I have a large data set and a SSIS package. How can I load this file in multi threading?
The client provided a large file of 5 million rows which is example raw file. In production environment, the file would be larger. I have to think about how to load it with minimal timing possibly.
In order to load this file in good performance, it requires many factors. I have been thought about structure of table, indexes, storage, ETL system... In this article, I would like to share how we can load a raw data file in multi threading.
Microsoft provided many approaches that we can optimize our ETL system. From SQL Server 2014, Microsoft provided a data transformation component for Microsoft SQL Server Integration Services that named Balance Data Distribution
that will allow us to speed up the transformation process.
Microsoft SQL Server 2014 - 12.0.2269.0 (X64) Jun 10 2015 03:35:45 Copyright (c) Microsoft Corporation
Enterprise Edition (64-bit) on Windows NT 6.3 <X64> (Build 10586: )
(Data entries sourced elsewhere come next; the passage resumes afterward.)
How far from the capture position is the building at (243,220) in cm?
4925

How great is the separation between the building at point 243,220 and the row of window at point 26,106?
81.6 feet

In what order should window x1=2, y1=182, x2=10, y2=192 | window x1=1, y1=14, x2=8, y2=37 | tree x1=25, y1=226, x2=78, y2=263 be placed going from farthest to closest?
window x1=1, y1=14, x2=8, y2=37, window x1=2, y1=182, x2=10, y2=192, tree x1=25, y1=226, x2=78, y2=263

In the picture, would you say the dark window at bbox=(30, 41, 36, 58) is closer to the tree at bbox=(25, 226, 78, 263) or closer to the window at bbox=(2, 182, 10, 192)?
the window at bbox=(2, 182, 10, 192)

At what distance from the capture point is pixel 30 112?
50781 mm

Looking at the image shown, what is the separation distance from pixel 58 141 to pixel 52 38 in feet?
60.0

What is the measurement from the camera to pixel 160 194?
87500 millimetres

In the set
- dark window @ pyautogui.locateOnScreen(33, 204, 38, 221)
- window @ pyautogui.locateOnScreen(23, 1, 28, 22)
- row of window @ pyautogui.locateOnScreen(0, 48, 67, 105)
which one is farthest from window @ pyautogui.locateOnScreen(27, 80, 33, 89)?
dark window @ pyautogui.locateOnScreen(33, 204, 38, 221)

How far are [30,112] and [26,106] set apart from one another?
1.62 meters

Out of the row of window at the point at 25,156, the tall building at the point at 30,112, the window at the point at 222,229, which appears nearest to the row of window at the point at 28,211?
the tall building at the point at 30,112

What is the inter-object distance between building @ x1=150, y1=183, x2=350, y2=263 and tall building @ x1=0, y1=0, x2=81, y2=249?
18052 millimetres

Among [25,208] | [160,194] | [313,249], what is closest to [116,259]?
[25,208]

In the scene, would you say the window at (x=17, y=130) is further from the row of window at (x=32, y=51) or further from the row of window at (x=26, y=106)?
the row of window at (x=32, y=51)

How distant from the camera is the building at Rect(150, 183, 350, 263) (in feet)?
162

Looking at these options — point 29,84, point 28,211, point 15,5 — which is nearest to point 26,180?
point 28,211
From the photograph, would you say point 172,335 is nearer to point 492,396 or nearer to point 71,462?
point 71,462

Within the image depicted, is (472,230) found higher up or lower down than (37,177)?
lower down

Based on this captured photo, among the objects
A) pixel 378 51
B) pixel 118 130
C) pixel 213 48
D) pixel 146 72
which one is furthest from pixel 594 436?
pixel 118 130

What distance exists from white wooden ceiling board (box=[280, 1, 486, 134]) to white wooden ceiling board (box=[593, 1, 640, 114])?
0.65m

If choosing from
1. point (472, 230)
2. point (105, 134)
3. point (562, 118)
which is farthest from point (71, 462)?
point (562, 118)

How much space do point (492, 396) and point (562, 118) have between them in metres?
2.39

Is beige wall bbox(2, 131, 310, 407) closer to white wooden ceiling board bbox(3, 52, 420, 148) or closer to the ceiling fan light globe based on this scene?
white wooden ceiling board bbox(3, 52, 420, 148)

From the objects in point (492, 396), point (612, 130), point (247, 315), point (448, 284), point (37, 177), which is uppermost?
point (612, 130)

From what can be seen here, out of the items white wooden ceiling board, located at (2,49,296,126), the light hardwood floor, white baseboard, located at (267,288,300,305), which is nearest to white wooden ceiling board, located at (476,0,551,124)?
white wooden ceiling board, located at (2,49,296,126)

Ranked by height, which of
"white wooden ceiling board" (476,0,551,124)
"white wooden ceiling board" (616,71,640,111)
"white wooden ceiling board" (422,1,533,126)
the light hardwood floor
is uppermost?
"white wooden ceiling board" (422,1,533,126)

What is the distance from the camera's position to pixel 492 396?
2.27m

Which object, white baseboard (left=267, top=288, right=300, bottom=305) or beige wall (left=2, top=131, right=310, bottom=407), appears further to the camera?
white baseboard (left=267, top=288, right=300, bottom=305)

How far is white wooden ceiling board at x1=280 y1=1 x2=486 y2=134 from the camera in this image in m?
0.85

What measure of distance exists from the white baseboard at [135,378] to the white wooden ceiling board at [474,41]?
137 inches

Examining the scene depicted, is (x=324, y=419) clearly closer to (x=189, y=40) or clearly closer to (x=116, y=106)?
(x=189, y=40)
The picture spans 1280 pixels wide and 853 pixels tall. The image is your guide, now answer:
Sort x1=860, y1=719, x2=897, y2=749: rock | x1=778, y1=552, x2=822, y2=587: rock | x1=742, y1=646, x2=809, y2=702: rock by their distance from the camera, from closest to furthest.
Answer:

Data Tools for Visual Studio 2013
Install Balanced Data Distribution component that downloaded above
This step is to create a database that named as Sales_Retail. This database has a PRIMARY file group and nice other file groups. The purpose is to use partitioned table feature in SQL Server Enterprise Edition.
IF NOT EXISTS (SELECT name FROM sys.databases WHERE name = N'Sales_Retail')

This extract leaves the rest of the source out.